George Zimmerman, a Latino, was charged with the 2nd degree murder of Trayvon Martin, a black man. Mr. Martin was 17 years old, stood 6’2″ and weighed 160 pounds. He played high school football. The press would have you believe that Trayvon was a child of 12 years when he was killed. No. Mr. Martin was NOT a child. He was NOT 12 years old. Look at this photo. You will see Mr. Zimmerman’s broken and bloody nose from Mr. Martin repeatedly striking his face and the injuries to the back of his head from Mr. Martin slamming his head onto the ground. Had that beating continued, Mr. Zimmerman would have died and Mr. Martin would have been tried as an adult for murder. Do not forget that fact.
If you read any impartial account of the trial or watched any of the proceedings on television, you would know that the prosecution failed miserably to prove its case. The prosecution witnesses were far from credible and in most instances their testimony was easily torn apart by the defense. We’ve all seen the video of Rachel Jeantel on the witness stand during cross examination by the defense, telling everyone that she cannot read cursive, even though the note she was reading was supposedly penned by her. Then, the prosecution even admitted that she lied. This was pretty much the direction the prosecution’s case took.

Set task a: Summarize the trial commentary in two sentences.

The records:
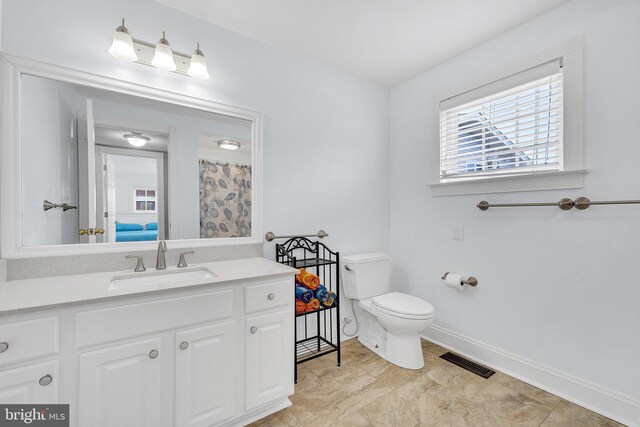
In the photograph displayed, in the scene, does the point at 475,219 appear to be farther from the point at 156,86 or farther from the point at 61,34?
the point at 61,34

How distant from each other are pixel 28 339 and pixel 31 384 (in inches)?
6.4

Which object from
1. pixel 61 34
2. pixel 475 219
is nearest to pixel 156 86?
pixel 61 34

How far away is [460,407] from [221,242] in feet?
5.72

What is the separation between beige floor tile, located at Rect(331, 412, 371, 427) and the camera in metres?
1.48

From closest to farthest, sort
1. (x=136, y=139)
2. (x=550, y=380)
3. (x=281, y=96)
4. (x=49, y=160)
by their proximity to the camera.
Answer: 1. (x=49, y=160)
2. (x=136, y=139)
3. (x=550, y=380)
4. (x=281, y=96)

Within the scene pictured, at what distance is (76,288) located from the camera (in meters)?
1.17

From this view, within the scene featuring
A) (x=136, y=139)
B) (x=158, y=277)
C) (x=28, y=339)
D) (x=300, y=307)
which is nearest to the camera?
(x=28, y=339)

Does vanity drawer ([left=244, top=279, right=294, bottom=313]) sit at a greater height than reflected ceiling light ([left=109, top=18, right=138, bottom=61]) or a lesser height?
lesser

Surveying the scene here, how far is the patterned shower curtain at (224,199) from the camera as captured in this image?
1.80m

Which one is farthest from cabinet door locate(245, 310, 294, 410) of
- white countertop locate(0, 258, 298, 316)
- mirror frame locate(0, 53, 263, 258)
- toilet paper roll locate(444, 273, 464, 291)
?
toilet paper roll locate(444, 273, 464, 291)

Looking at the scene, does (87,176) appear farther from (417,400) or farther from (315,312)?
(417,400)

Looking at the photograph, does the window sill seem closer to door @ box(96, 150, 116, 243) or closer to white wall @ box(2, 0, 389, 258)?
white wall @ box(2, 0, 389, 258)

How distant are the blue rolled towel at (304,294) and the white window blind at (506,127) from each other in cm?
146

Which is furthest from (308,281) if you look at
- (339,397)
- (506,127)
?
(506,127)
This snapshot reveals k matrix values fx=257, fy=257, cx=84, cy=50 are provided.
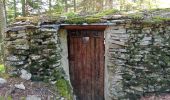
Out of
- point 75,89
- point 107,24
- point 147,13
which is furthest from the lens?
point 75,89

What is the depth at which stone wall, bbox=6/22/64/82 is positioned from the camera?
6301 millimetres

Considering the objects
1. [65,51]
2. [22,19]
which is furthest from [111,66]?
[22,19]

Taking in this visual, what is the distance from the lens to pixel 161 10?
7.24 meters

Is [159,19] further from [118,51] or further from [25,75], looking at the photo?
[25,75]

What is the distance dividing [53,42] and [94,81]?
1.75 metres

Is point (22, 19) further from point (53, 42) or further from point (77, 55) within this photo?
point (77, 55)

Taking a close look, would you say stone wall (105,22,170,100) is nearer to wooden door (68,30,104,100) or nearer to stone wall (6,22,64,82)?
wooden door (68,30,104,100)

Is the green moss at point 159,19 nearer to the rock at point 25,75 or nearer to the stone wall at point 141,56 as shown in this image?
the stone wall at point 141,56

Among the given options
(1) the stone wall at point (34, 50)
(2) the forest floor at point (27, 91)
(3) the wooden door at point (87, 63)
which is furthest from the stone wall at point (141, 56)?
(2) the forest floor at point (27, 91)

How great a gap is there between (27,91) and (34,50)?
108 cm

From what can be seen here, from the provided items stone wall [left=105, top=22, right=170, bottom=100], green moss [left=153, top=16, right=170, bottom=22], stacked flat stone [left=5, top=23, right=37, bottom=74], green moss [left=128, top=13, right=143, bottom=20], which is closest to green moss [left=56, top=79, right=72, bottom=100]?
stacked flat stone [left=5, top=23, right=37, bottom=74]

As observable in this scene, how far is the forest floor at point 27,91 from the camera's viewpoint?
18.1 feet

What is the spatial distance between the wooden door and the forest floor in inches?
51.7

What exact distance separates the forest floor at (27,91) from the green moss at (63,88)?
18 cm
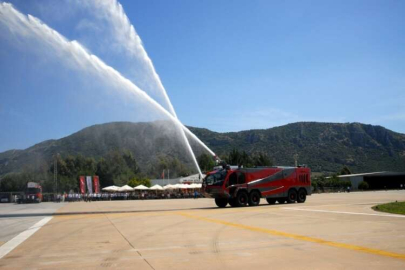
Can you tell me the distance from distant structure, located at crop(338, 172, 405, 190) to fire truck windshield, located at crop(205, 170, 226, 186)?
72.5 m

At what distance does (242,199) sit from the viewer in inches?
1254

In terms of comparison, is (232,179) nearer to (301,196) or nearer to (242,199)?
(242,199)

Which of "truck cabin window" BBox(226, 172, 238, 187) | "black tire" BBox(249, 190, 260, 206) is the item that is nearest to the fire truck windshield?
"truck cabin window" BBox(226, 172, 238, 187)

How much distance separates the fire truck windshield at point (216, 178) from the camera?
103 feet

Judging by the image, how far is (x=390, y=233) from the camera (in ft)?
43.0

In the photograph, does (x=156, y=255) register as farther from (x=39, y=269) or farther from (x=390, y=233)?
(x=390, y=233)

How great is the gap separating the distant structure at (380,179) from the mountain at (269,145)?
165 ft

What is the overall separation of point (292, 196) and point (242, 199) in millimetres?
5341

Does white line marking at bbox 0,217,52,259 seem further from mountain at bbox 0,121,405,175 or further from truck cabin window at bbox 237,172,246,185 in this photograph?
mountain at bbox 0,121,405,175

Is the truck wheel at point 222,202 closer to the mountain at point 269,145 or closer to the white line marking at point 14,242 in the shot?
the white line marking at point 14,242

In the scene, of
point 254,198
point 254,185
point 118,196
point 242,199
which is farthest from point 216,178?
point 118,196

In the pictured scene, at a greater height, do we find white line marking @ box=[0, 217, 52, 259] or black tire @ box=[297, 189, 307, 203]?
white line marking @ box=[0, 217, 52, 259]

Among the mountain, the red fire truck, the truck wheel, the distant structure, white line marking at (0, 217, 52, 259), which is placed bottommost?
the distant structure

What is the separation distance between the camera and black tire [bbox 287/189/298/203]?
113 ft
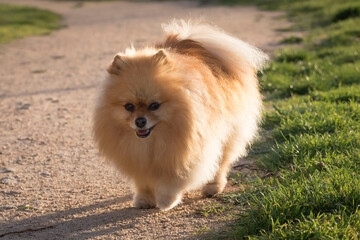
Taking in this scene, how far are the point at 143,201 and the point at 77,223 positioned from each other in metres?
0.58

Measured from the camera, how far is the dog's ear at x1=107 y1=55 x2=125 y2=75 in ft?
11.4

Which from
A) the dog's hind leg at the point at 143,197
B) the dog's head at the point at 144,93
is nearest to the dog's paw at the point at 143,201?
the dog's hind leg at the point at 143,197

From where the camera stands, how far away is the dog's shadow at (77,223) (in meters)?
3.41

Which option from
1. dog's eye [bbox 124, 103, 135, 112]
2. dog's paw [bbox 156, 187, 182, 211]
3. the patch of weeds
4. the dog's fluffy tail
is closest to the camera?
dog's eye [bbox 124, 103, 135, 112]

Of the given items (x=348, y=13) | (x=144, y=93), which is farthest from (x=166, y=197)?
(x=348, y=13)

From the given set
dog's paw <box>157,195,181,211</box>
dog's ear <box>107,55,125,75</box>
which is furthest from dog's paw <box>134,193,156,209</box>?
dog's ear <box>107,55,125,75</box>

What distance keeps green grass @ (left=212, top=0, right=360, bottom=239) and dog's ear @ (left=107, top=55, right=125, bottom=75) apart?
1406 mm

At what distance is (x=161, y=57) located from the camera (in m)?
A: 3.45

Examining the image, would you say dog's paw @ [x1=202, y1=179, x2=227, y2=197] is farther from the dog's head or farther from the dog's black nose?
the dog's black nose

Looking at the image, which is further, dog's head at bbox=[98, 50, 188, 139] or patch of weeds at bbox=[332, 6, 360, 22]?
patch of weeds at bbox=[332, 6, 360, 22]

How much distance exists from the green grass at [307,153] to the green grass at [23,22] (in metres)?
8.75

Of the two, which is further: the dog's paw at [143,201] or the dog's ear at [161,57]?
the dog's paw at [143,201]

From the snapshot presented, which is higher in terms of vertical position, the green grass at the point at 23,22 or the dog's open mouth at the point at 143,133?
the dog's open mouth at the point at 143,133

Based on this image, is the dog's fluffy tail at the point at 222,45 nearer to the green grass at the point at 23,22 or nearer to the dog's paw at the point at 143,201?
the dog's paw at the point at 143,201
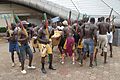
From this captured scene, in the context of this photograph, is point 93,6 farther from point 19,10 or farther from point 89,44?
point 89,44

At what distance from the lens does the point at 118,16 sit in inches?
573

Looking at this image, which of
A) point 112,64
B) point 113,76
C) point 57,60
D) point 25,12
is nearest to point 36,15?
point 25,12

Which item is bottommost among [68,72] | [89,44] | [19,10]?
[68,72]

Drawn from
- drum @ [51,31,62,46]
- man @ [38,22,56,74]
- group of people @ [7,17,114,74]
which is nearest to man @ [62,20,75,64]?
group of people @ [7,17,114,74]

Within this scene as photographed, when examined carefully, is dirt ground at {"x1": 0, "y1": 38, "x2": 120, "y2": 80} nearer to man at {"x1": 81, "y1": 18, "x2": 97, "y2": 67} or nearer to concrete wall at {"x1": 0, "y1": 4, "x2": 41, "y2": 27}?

Set task b: Please quote the records from the line containing "From this captured" through the end of the records, with both ends included.

Problem solution a: The trial commentary argues that Trayvon Martin, at 17 years old, 6'2" and 160 pounds, was not a child, and that his beating of George Zimmerman could have killed Zimmerman had it continued. It also contends that the prosecution failed to prove its case because its witnesses were not credible, citing Rachel Jeantel's testimony that she cannot read cursive and the prosecution's admission that she lied.

Problem solution b:
From this captured scene, in the context of this photograph, is point 93,6 farther from point 19,10 or farther from point 89,44?
point 89,44

At what distance from the lens does the point at 118,16 sit in inches?
573

Looking at this image, which of
A) point 112,64
B) point 113,76
C) point 57,60
D) point 25,12
is nearest to point 36,15?
point 25,12

Which item is bottommost among [68,72] | [89,44] | [19,10]?
[68,72]

Drawn from
- drum @ [51,31,62,46]
- man @ [38,22,56,74]
- group of people @ [7,17,114,74]
which is nearest to man @ [62,20,75,64]?
group of people @ [7,17,114,74]

Within this scene as photographed, when examined carefully, is dirt ground at {"x1": 0, "y1": 38, "x2": 120, "y2": 80} nearer to man at {"x1": 81, "y1": 18, "x2": 97, "y2": 67} or nearer to concrete wall at {"x1": 0, "y1": 4, "x2": 41, "y2": 27}?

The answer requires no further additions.